We zetten allerlei maskers op, overtuigen onszelf dat het allemaal niet zo erg is om zo jezelf te beschermen tegen het gevoel van teleurstelling, eenzaamheid, verdriet.
De meeste maskers oftewel overtuigingen ontstaan in onze jeugd. Misschien is er toen je nog een kind was een keer tegen je gezegd dat je niet deugde, kreeg je het gevoel dat jij ’anders’ was dan je omgeving, voelde je je ergens onwelkom of heb je als kind gevoeld dat er niet wérkelijk geluisterd werd naar jouw behoeftes. Het gevolg is dat je het diep van binnen hebt geregistreerd en er daardoor onbewust een overtuiging is ontstaan.

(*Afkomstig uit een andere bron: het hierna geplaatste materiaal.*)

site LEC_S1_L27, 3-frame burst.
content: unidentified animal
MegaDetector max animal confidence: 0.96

Bv de overtuiging jezelf zo onzichtbaar mogelijk te maken omdat er toch niet naar je geluisterd werd. Je zette als het ware een masker op, zowel naar de buitenwereld als naar jezelf om de teleurstelling toch vooral maar niet te hoeven voelen.
Deze onbewuste overlevingsstrategieën en maskers blijven de meesten gebruiken, ook wanneer ze volwassen zijn.

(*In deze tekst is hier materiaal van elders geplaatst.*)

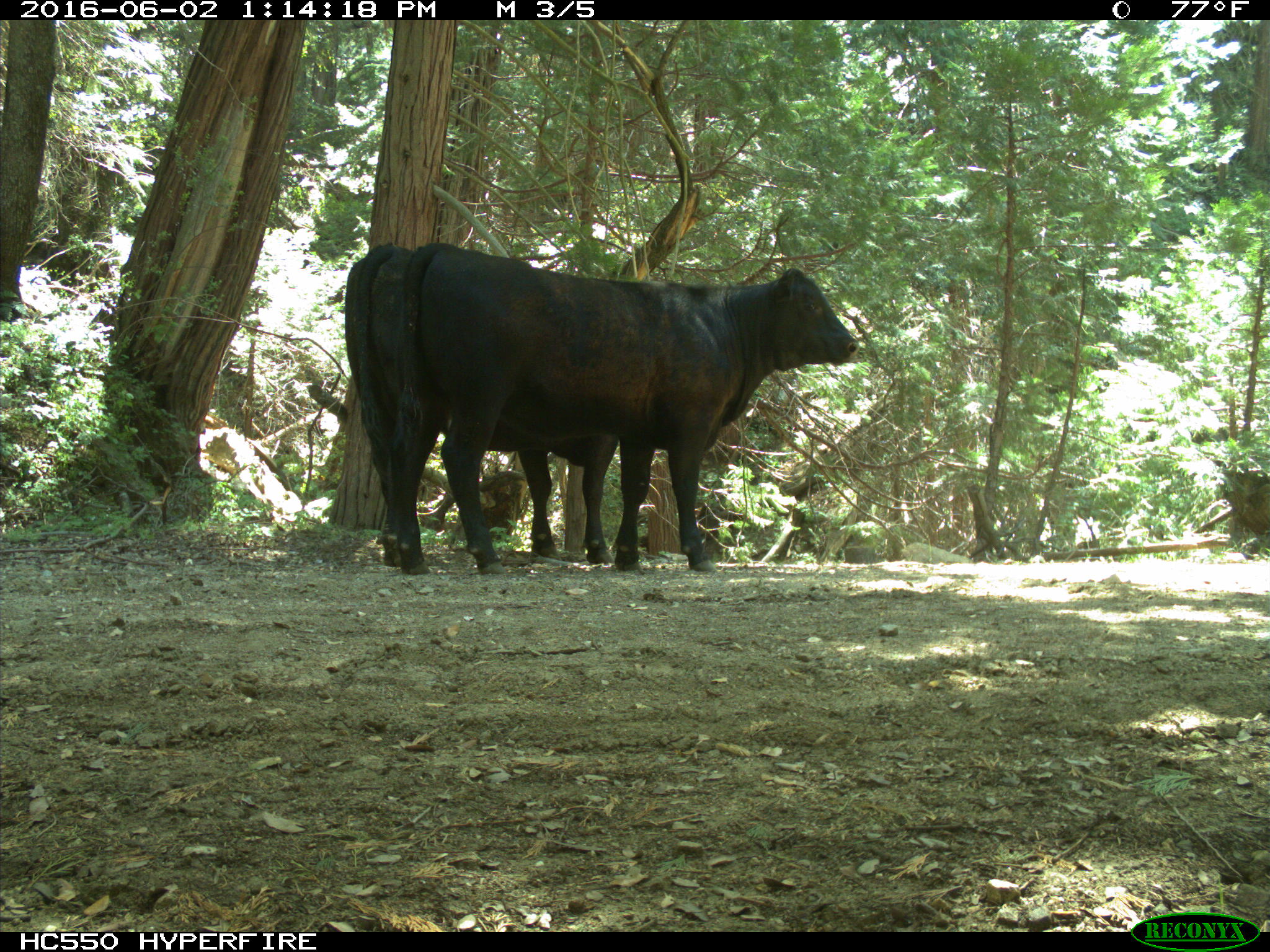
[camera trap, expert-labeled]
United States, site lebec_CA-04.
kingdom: Animalia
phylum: Chordata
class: Mammalia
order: Artiodactyla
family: Bovidae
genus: Bos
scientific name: Bos taurus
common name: domestic cow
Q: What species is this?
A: Bos taurus (domestic cow).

Zo verdring je je wérkelijke behoeftes en ontstaan er een aantal pijnlijk lege plekken in je ziel.
‘Als klein jongetje wilde ik zo graag dat mijn moeder mij zag. Met een prachtige tekening kwam ik terug van de kleuterklas en ik wilde al haar aandacht voor mijn creatie. Ze liep in volle pas naar de kelder op weg naar de weckpotten. Met haar rug naar me toe zei ze: “Wat heb je dat mooi gedaan!” Ik geloofde haar niet; ze kon me immers niet zien. “Moeders hebben ogen in hun rug”, zei ze geruststellend. Het voelde als onwaar. Ze had me niet gezien. En dat wist ik. Na al die jaren kan ik nog voelen hoe gekwetst ik was.’
(uit het boek ‘de Maskermaker, systemisch werk en karakterstructuren’)
Nu is het jongetje uit het bovenstaand verhaal waarschijnlijk inmiddels volwassen en hij weet nog waar hij als klein kind in gekwetst is. Waar zijn behoefte in werd ontkent. Deze zelfkennis helpt hem te herkennen wanneer zo’n situatie zich weer voordoet en hij kan er zo goed mogelijk voor zorgen dat zijn behoefte in zijn volwassen leven wél wordt vervuld. Maar meestal slaan we zo’n gebeurtenis en het daaruit voortkomende beschermingsmechanisme / masker op in ons onbewuste. Diep weg gestopt… Dan kan het zo maar gebeuren dat je in je volwassen leven uiterst gevoelig wordt wanneer zo’n diep weggestopte behoefte wordt geraakt. Kun je enorm reageren op een schijnbaar kleine gebeurtenis en begrijp je zelf niet eens wat maakt dat je daar zo gevoelig op reageert.
Wanneer je vaak dezelfde keuzes maakt en daardoor andere mogelijkheden wegschrapt (bv ik mag nooit eerst voor mezelf zorgen) ontstaat er als het ware een opeenstapeling van ’tekorten’. Dat blijft wroeten in je onbewuste.
Hoe beter jij jouw ’tekorten’ leert kennen, daar aan werkt en oplost, hoe meer rust je zult ervaren.
Een prachtig boek om hier meer over te lezen is ‘Het projectiemechanisme’ van Karen M. Hamaker-Zondag.